Le Maroc a réceptionné une nouvelle livraison d’hélicoptères d’attaque Boeing AH-64 Apache, dans le cadre d’un contrat de 1,5 milliard de dollars avec les États-Unis. Ces appareils, que l’armée américaine a récemment déployés pour sécuriser le détroit d’Ormuz, renforcent considérablement les capacités aériennes du royaume.
Les Forces royales air ont confirmé l’arrivée de cet équipement, qui s’inscrit dans un programme gouvernemental signé avec Washington en 2020. Ce contrat prévoit 24 hélicoptères, avec une option pour 12 unités supplémentaires. Cette livraison fait suite aux six premiers appareils reçus en mars 2025 sur la base aérienne n°7 de Khouribga. À terme, Rabat disposera de l’une des flottes de voilures tournantes les plus modernes du continent.

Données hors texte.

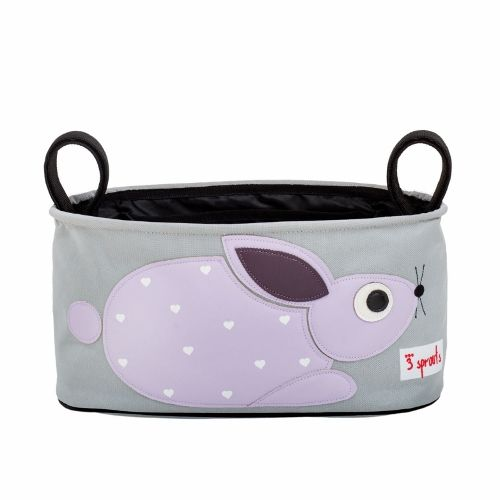 3 Sprouts Stroller Organiser - Rabbit Purple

Ces livraisons illustrent la position du Maroc comme allié stratégique privilégié des États-Unis en Afrique. Rabat accueille régulièrement des exercices militaires conjoints et coopère étroitement avec le commandement américain pour l’Afrique (Africom). Washington n’a cessé d’approfondir cette relation, faisant du Maroc l’un des principaux bénéficiaires de l’aide sécuritaire américaine sur le continent, dans un contexte de concurrence régionale accrue avec l’Algérie.
Les tensions en Afrique du Nord, notamment autour du Sahara occidental, et les recompositions diplomatiques en Méditerranée poussent les capitales à réévaluer leur équilibre militaire. Pour les analystes, l’acquisition des Apache par Rabat vise à maintenir un pouvoir de dissuasion et une supériorité opérationnelle. À terme, cette montée en puissance pourrait accélérer les programmes d’armement d’autres pays de la région, dont l’Algérie, et modifier les équilibres stratégiques.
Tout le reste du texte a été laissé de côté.